Sentinaro Alley, who picked up the phone patiently listened to everything I had to say. Then, she introduced herself as the publisher and promised to meet us at Café 77 in another hour.


What happened next is straight out of a dream. Sentinaro came, we spoke, she rang up a few numbers and three hours later, we were in a cab to Kohima with five pine saplings that she sponsored!

We are now in Kohima, where Richard Belho is hosting us in one the many bamboo houses he has. Richard is an architect. He’s also one of the many forces behind the Kohima Komets – a football team. His dream is to see Nagaland’s Under 19 football team kick the posterior of India’s national team. He believes this will make the authorities comprehend the immense potential in the youth in the state.

Richard, along with help from a lot of people like Bazo Kire and all of his colleagues, is now setting up a football academy which will serve as the home ground for the Kohima Komets. Project 35 Trees planted ten trees in Meriema Village, where the academy will soon come up. We wish the Kohima Komets and the forces behind them all the best! We can’t wait to see them in action!



Anthony loves the food here. Yesterday, he had one of those green piggies from Angry Birds. Today he devoured a distant relative of Donald Duck. As for me, I am glad I’ve started eating eggs and that my hosts generously make me an omlette for lunch and dinner.

We just heard news that there’s a bandh in Imphal. If that’s true, it means we will still be in Kohima when the Hornbill Festival begins!

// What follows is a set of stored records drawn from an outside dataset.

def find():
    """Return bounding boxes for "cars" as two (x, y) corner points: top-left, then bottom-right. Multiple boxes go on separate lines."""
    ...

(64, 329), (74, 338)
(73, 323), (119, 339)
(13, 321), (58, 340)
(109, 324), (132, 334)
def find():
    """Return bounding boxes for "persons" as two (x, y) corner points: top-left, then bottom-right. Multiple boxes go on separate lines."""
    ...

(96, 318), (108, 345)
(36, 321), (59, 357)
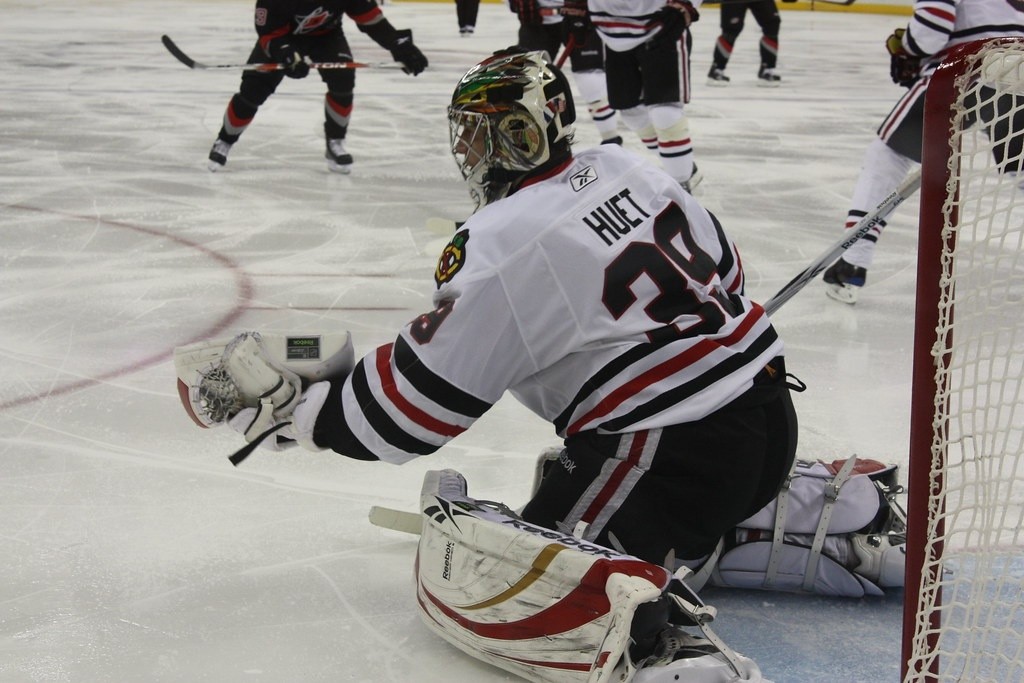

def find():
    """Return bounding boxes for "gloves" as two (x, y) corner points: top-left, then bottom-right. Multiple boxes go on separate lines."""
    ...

Saturday, November 24, 2012

Of prayers and blessings


21 November 2012

We are on our way to our 16th location as I write this. We are aboard a very dirty and unkempt Puri – Guwahati Express. Our previous seat-holders have left their peanut-shells on the floor for us to admire. They have also clogged the washbasin with a certain brown coloured liquid. We hope it is nothing but pan spittle. There is an electric panel on top that does not have a lid. We have pictures to prove all of this if anyone is interested in suing the railways.

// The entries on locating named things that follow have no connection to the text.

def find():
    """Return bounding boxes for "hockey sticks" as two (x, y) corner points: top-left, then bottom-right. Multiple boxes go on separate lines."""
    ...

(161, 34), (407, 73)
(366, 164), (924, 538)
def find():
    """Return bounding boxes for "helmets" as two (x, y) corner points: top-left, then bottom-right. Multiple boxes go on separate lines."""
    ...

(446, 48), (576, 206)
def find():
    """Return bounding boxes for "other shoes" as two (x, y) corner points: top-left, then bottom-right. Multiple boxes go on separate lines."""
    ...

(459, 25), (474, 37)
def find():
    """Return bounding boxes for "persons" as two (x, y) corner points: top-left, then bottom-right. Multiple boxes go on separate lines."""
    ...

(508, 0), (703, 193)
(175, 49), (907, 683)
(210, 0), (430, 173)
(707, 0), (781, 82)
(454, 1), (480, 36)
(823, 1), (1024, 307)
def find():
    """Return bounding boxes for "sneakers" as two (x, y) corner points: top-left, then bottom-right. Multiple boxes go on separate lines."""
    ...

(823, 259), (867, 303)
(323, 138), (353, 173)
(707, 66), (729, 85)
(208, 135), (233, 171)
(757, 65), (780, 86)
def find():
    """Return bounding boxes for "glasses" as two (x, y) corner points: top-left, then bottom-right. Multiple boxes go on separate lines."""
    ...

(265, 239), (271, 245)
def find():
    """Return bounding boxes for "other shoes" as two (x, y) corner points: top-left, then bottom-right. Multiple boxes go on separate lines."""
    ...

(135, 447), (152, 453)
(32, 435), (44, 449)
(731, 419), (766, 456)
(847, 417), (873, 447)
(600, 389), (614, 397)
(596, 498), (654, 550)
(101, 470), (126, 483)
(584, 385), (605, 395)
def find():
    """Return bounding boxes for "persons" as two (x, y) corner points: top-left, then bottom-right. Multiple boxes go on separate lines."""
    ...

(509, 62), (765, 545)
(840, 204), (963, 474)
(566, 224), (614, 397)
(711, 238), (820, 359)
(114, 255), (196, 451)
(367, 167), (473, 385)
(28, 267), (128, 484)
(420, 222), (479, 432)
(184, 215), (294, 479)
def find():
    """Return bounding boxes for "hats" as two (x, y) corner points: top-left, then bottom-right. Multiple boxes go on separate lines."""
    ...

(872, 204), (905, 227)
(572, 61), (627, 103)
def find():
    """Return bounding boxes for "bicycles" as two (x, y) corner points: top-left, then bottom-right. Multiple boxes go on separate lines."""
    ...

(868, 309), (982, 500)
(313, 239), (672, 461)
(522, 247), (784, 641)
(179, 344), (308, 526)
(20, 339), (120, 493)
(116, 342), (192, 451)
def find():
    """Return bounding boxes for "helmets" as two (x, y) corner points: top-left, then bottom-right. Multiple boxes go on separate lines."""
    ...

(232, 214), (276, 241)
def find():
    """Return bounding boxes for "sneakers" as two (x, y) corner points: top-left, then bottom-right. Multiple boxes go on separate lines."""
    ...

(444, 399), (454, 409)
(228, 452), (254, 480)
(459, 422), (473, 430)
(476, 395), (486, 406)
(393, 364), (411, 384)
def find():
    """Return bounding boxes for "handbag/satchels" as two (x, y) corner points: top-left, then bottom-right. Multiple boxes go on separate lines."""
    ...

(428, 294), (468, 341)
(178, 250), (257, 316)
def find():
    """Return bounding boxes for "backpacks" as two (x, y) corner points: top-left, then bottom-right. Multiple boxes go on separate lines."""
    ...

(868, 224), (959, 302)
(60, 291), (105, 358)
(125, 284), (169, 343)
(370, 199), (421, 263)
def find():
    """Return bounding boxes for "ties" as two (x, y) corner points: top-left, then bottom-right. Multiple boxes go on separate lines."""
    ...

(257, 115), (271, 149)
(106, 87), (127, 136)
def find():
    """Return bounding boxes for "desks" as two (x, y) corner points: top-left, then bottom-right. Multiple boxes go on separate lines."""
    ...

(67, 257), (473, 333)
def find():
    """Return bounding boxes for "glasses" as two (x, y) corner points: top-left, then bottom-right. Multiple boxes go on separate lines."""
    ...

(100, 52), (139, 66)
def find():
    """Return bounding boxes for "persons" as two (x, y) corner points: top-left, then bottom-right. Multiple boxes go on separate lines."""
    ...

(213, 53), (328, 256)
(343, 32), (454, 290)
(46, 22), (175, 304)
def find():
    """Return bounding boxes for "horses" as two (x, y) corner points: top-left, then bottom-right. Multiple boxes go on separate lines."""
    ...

Apart from this, we have absolutely nothing to complain of. We left Mumbai on the tenth of last month and have since successfully planted – 
 a) Saplings in schools in 15 locations. 
 b)  Ideas in the minds of over 1510 students.

In fact, we’ve got the last two remaining seats on the train from Agra to Patna. We’ve found complete strangers helping us, giving us lifts, sharing their food with us. We have people being nice to us everywhere.
Maybe it is because of what we are doing. It could also be because people remember us in their prayers.
We know our friends in Pune do. Our parents do. The principal of the school we visited in Manali prayed for us in the school assembly, with attachments from over 250 of their students.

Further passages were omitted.